Édimbourg 1910
Les débuts du mouvement œcuménique

John Mott
membre laïc de l'Église méthodiste des États-Unis
président de la rencontre
26 mai 2010
Le 14 juin 1910, à Édimbourg, 1215 délégués des Sociétés de Missions chrétiennes à l’œuvre dans le monde entier se réunirent afin de coordonner leurs diverses actions d’évangélisation. Certaines autres de ces rencontres avaient été plus nombreuses, comme celle de New-York en 1900, mais « Édimbourg 1910 » - comme on prit l'habitude de la nommer - est restée comme un jalon décisif dans la vie du monde chrétien.
Les délégués n’étaient guère représentatifs des diverses parties du monde. 1008 hommes, 207 femmes et une écrasante majorité d’occidentaux et de blancs. Les orthodoxes et les catholiques n'étaient pas là. 509 représentants de Grande Bretagne, 490 des États-Unis, 169 d’Europe continentale (de France, d’Allemagne, de Suède, des Pays-Bas), 27 d’Afrique du Sud et d’Australie - leur nombre était proportionnel au budget de leur Société -.
Vingt représentants seulement du monde non-occidental, des « jeunes Églises », comme on disait alors. Ils n’étaient d’ailleurs même pas délégués mais invités. 1 seul Noir de Côte-de-l’Or (actuel Ghana), 1 Coréen, 9 Indiens, 4 Japonais, 3 Chinois, 1 Birman, 1 Turc.
Chaque délégué pouvait disposer d’un temps de parole de 7 minutes, rigoureusement respecté. On entendit plus de 300 interventions. Mais ce fut celle de l’un des Chinois, le Dr Chang qui unit l’assemblée dans une intense émotion : il conjura les missionnaires d'Europe et d'Amérique de renoncer, en champ de missions, à leur barrières ecclésiastiques, explicables par l'histoire locale de leurs Églises, mais incompréhensibles pour ceux qui entendaient pour la première fois le message de l'Évangile.

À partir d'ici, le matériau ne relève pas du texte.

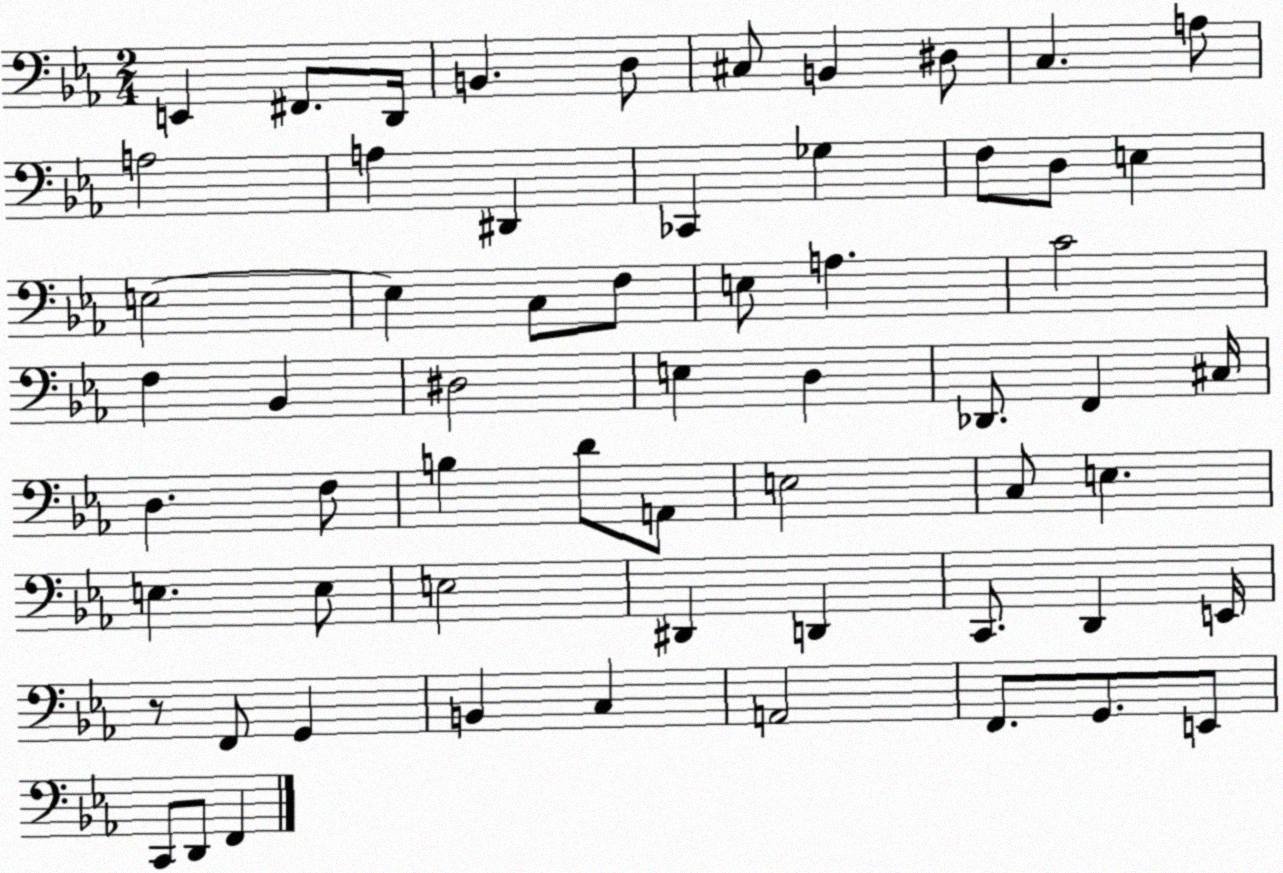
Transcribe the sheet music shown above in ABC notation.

X:1
T:Untitled
M:2/4
L:1/4
K:Eb
E,, ^F,,/2 D,,/4 B,, D,/2 ^C,/2 B,, ^D,/2 C, A,/2 A,2 A, ^D,, _C,, _G, F,/2 D,/2 E, E,2 E, C,/2 F,/2 E,/2 A, C2 F, _B,, ^D,2 E, D, _D,,/2 F,, ^C,/4 D, F,/2 B, D/2 A,,/2 E,2 C,/2 E, E, E,/2 E,2 ^D,, D,, C,,/2 D,, E,,/4 z/2 F,,/2 G,, B,, C, A,,2 F,,/2 G,,/2 E,,/2 C,,/2 D,,/2 F,,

Luthériens, réformés, méthodistes, baptistes, anglicans de la haute et de la basse Église, tous écoutaient. En évoquant la vie dans leurs champs de missions, ils réalisaient l'absurdité de leurs cloisonnements.
Ce fut alors que naquit le mouvement œcuménique qui déboucha en 1948 sur la constitution du Conseil Œcuménique des Églises.